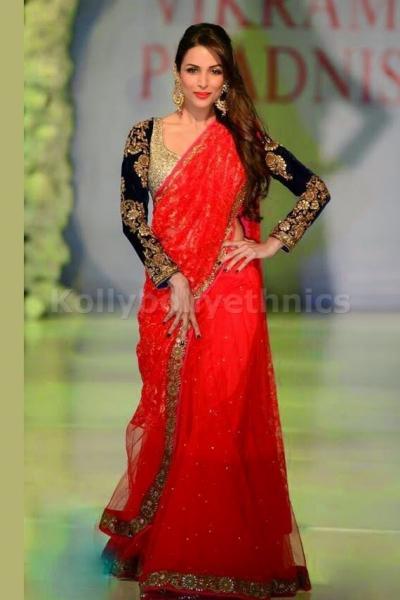 Malaika arora khan red and black saree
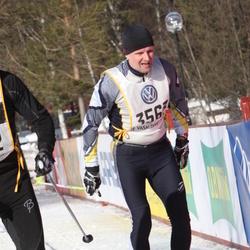 Skiing 90 km - Ari Kaivolainen (3563)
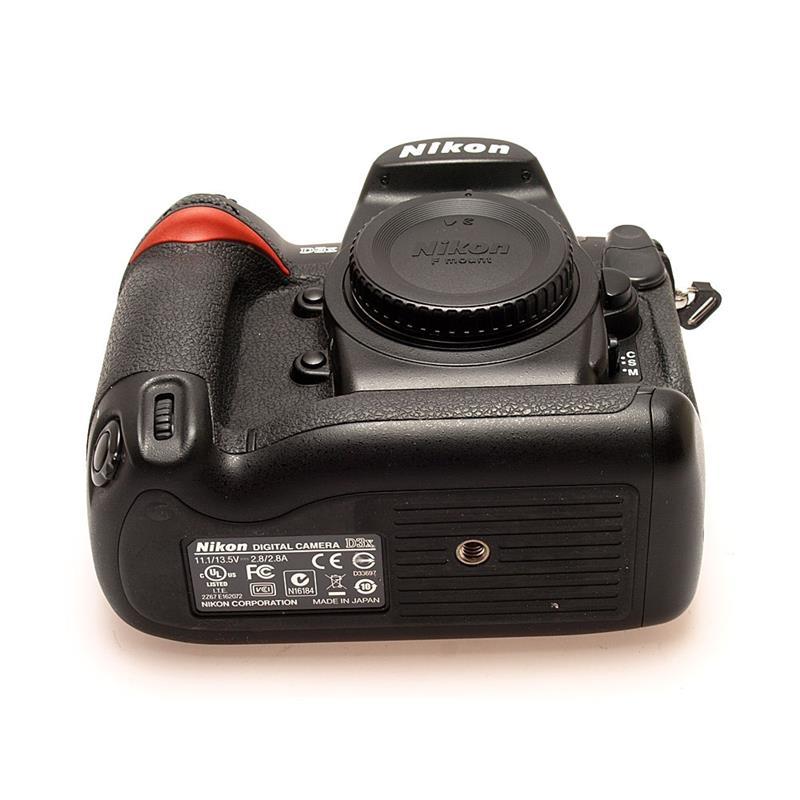 Nikon D3X Body Only Thumbnail Image 2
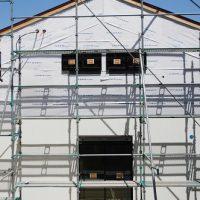 田舎風の家電気外壁工事進捗。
################
=== EXERCISE OBJECTIVE ===
Could you retype each line of the material above exactly, skipping the pictures?

=== TASK RESPONSE ===
 Malaika arora khan red and black saree
 Skiing 90 km - Ari Kaivolainen (3563)
 Nikon D3X Body Only Thumbnail Image 2
 田舎風の家電気外壁工事進捗。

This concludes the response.